Many times, when people first get started in real estate, they assume the cash flow of their investment is the rent amount minus the mortgage payment.

However, once you start owning rental properties, you begin to figure out there are more expenses than you initially thought.

This particular newsletter will discuss those expenses when it comes to single family rentals.

To begin, if the property is not purchased in cash, there will be a mortgage on the property. There are plenty of different variables when it comes to mortgages such as the loan amount, loan term and interest rate. However, that is typically the biggest expense each month that everybody knows about.

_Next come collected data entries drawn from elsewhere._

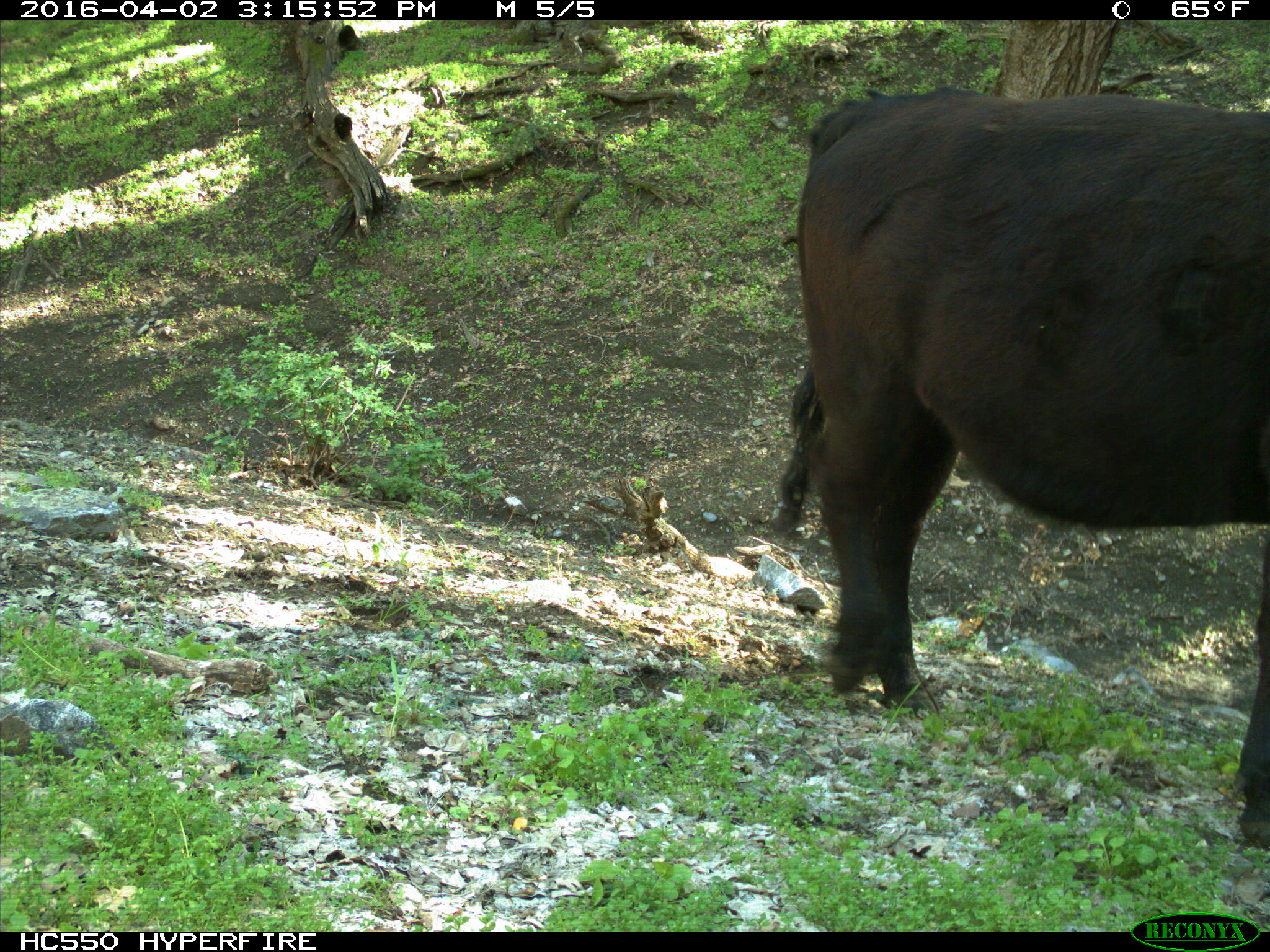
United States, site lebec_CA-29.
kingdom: Animalia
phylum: Chordata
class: Mammalia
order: Artiodactyla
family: Bovidae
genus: Bos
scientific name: Bos taurus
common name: domestic cow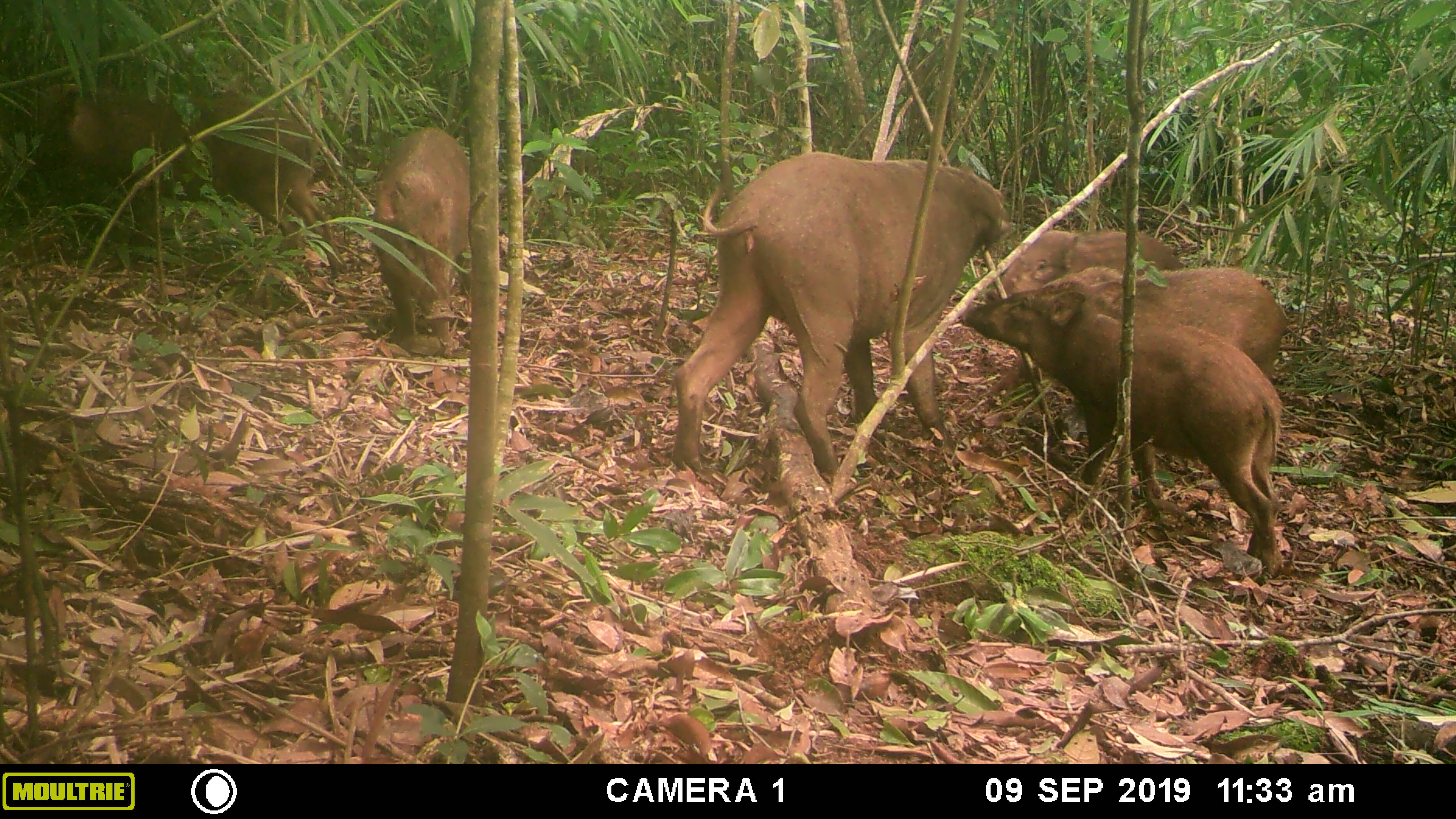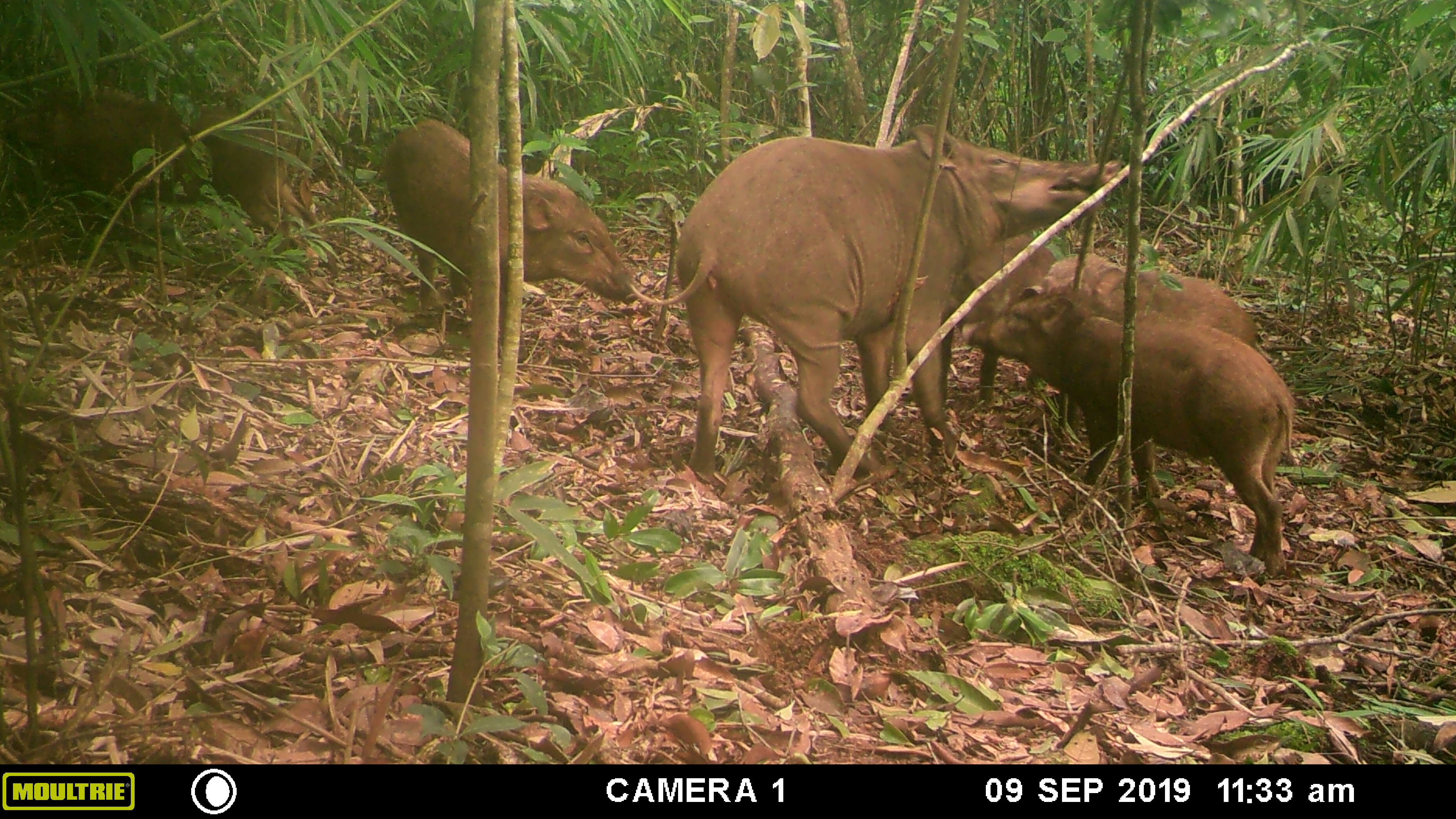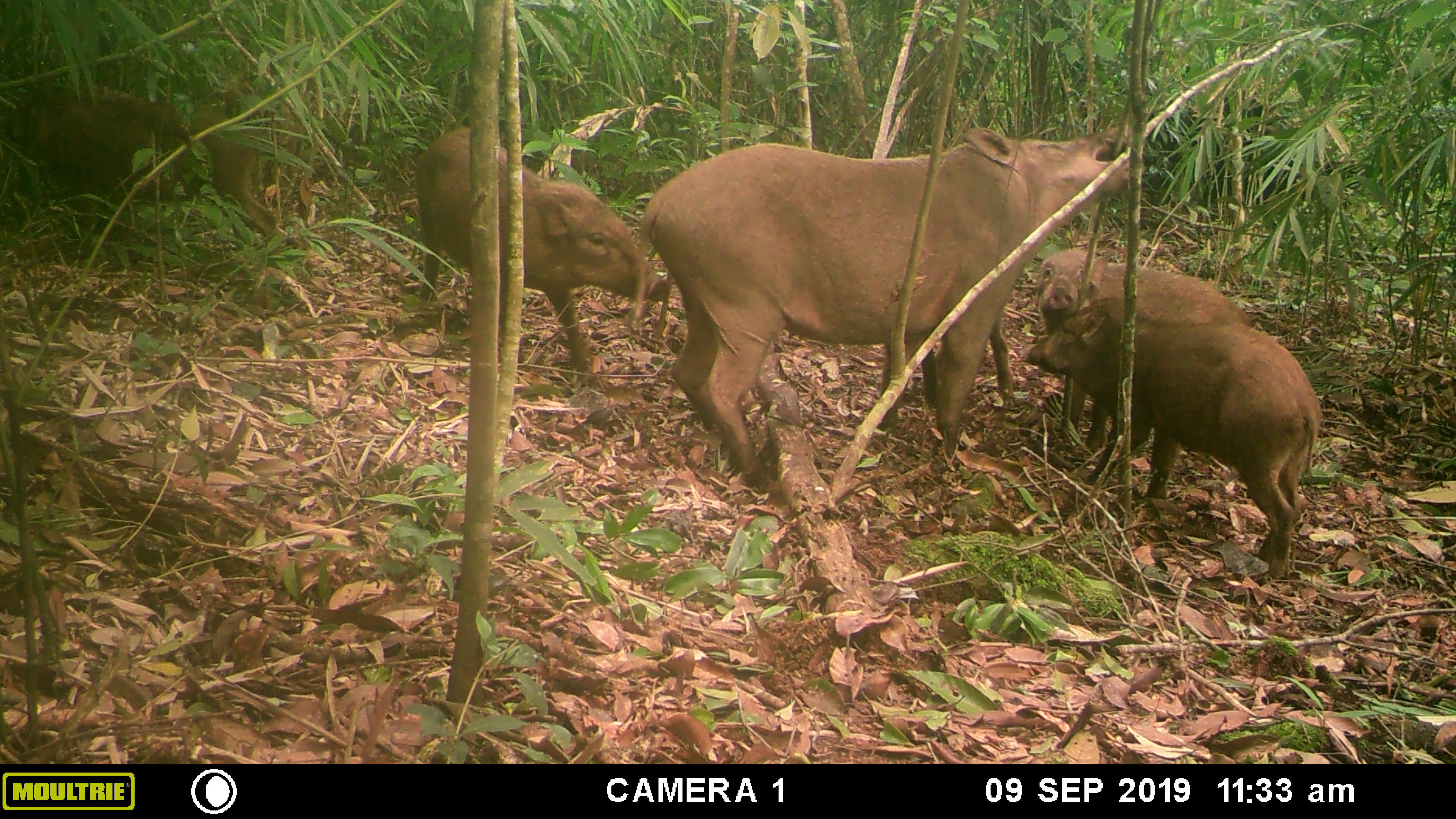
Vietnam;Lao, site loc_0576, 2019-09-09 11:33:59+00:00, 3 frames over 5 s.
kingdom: Animalia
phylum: Chordata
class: Mammalia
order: Artiodactyla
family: Suidae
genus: Sus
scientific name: Sus scrofa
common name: eurasian wild pig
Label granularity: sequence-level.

If your lender does not escrow property taxes and insurance through the mortgage payment, then you will also have to budget for those. Property taxes are usually due in December and your insurance premium is paid in full or monthly once you move forward with a quote.

Property taxes and insurance policies can vary depending on your property and location, but I usually budget 1% of the purchase price/value for the property taxes and 1% for insurance.

After Principal, Interest, Taxes, and Insurance (PITI) is paid, you should also budget for the following. I have broken these down as percentages of rent.

Vacancy: 5-10%

Vacancy is the time when the property sits empty and there is not a rent check coming in. A good range is 5-10%. The property may be occupied all year or vacant for 2 months, so this why there is a small percentage budgeted each month.

Repairs and Maintenance: 5-10%

This will depend on the age and condition of the property or if a major rehab has just been completed. With physical property, things tend to break over time, so it is important to budget for these items each month.

Capital Expenditures (CapEx): 5-10%

Homes have larger ticket items that often last several years, but do need to get replaced eventually. Examples include roofs and HVAC systems. These items can eat away at your profits so it is important to budget for them.

Property Management Fees: 5-10%

If you do not plan to manage the property yourself when it comes to leasing it up and taking tenant phone calls, then you can expect a property management fee each month. Management fees tend to be higher when you have less units being managed and lower when there are more units.

I’m not writing all of this to discourage people from investing in properties.

However, I am writing it so people become aware of what expenses to consider and budget for each month.

As a reminder:

❌ Rent check-mortgage payment=Phantom Cash Flow

✅ Rent check-mortgage payment-property taxes-insurance-vacancy %-repairs and maintenance %-capital expenditures %-property management %=Actual Cash Flow

Once you realize all the expenses you can expect when owning rental properties, then you can start using those numbers and percentages when analyzing deals. This will help you have a better idea of the actual cash flow over time.

There was a lot discussed in this week’s newsletter, so feel free to let me know if you have any questions.

I want to help others create income streams and generational wealth through real estate!